Mi amigo Luis, curioso espécimen transgénico et rara avis, cuya primera novela se saldrá en mayo por letraBRICK, acaba de publicar este escrito en su blog. Dadas las circunstancias (que nada tienen que ver ni con el libro, ni con ninguna ave rara, sino con cierta situación cuya madeja voy desenredando desde hace unos años), he decidido contestarle desde aquí. Llevo unos días viajando —por enésima vez— entre las Ciudades Invisibles de Calvino, y hoy he recordado Miranda, ciudad que ni Calvino ni Marco Polo visitaron nunca. Aquí la tenéis.
© de la imagen Beverly J. Speakes
© de la imagen Beverly J. Speakes
La ciudad y los ciegos
Miranda —la que mira a Levante, dicen sus habitantes— está suspendida,
desde que se tiene memoria de la existencia de la ciudad, en el segundo antes
del equinoccio primaveral, en una eterna espera de la llegada de la primavera.
Sus caras lo reflejan y sus quehaceres también. Los habitantes de Miranda viven
en una espera continua: los taconeos de los cascos de los caballos que
trasladan los comerciantes extranjeros en sus carrozas delatan una prisa
contenida; los regateos en los mercados, donde las mujeres compran ajonjolí,
comino, dulce de almendra y miel y las nuevas medias de nailon traídas de un
Oeste lejano, nunca duran mucho, porque tanto ellas, como los tenderos, están
siempre a punto de dirigir sus pasos, con mal disimulada urgencia, hacia las
ventanas de sus casas, todas orientadas hacia el Este, esperando con premura el
equinoccio.
Los habitantes de Miranda tienen arrugas en su memoria, tan viejas es.

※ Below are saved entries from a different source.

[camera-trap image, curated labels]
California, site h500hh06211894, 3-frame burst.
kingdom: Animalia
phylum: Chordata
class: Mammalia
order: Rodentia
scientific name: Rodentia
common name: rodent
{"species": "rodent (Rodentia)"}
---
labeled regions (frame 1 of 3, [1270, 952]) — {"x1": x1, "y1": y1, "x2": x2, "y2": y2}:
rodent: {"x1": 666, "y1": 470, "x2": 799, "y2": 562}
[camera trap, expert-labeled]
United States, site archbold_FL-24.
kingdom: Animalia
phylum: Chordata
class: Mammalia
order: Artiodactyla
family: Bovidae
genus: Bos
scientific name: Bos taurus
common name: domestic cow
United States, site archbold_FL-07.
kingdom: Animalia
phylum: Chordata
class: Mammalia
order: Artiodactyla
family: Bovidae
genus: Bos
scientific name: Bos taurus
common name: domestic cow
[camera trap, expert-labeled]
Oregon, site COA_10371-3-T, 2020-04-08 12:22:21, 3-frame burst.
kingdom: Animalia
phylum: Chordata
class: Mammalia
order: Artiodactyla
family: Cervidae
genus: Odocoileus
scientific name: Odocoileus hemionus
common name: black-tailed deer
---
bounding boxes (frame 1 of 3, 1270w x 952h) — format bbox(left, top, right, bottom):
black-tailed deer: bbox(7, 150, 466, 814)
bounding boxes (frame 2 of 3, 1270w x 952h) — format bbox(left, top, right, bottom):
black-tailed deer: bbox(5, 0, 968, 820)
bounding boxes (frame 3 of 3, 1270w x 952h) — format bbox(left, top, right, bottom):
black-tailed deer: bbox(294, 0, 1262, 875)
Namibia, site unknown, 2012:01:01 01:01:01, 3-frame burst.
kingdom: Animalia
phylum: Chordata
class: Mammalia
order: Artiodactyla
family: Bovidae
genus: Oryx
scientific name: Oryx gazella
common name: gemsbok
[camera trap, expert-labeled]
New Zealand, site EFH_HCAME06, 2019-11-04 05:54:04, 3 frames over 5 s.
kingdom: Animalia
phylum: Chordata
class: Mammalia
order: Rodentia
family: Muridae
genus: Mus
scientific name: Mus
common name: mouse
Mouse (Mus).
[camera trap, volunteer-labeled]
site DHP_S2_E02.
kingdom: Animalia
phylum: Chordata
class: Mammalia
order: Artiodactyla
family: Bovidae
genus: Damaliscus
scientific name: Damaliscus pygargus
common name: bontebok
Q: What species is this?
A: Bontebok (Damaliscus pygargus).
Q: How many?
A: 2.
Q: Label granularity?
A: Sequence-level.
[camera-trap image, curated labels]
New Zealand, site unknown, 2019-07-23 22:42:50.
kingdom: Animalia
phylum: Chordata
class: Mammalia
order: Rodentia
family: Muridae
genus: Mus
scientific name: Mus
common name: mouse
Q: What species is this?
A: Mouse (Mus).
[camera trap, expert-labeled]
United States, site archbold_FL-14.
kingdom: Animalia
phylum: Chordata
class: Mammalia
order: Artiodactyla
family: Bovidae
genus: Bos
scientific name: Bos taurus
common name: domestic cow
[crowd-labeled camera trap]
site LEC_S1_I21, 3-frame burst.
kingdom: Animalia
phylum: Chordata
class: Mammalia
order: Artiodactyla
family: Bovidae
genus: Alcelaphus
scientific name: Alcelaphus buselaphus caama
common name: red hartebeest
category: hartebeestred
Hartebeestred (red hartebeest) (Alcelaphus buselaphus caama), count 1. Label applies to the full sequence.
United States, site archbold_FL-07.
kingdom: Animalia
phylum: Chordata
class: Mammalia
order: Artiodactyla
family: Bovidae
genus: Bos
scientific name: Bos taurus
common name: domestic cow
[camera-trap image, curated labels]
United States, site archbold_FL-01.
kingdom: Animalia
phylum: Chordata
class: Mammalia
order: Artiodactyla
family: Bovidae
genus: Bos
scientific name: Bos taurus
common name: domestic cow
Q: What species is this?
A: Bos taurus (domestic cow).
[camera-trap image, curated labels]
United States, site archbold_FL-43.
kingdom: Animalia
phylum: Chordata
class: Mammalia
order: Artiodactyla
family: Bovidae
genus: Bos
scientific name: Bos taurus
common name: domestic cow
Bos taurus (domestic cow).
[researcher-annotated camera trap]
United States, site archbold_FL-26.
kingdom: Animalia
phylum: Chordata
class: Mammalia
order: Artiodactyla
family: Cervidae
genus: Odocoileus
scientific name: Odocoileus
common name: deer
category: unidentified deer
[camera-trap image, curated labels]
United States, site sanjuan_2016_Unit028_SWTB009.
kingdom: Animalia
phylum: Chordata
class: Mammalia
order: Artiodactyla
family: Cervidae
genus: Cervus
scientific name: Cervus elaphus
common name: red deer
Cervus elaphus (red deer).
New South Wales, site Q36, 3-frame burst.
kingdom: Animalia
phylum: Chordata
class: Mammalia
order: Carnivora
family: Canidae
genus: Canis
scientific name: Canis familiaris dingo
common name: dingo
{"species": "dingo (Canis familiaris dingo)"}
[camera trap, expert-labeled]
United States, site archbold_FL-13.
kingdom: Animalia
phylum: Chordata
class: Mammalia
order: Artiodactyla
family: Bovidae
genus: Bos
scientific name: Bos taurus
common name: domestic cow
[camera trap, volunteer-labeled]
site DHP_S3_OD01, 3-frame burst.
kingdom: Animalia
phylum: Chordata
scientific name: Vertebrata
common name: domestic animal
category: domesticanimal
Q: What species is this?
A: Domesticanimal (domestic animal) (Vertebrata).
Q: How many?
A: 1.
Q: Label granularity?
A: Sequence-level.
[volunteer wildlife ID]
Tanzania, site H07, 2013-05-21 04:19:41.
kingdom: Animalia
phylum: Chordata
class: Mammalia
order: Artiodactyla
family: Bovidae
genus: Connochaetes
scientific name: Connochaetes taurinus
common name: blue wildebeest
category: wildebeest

Sin embargo, no recuerdan nada del día de ayer. Si le preguntas a, digamos,
Zobeida, sobre esa tetera de plata que compró ayer mismo en el mercado, esa
tetera apoyada en el centro de la mesa, te dirá que no sabe, que cree que
siempre estuvo allí. La niña de siete años, hija de la señora
del todo a cien, te hablará de las angustias de sus abuelos, y del afán con el
que le construyeron una casa, antes de morir, con ventanales grandes, para que
cuando ella se case pueda, el alba del día en el que la primavera llegue, ser
la primera en verla.
El idioma de los habitantes de Miranda es fácil
de aprender, pero difícil de conceptualizar por el extranjero, y las
comunicaciones resultan a veces complicadas: en su vocabulario, como en su
cultura, no existe la noción del “ahora” (ni la palabra misma). El presente,
como tiempo verbal, no se concibe.
El visitante que llega a Miranda, sale de ella
pensando haber vivido unos días en una ciudad en constante primavera.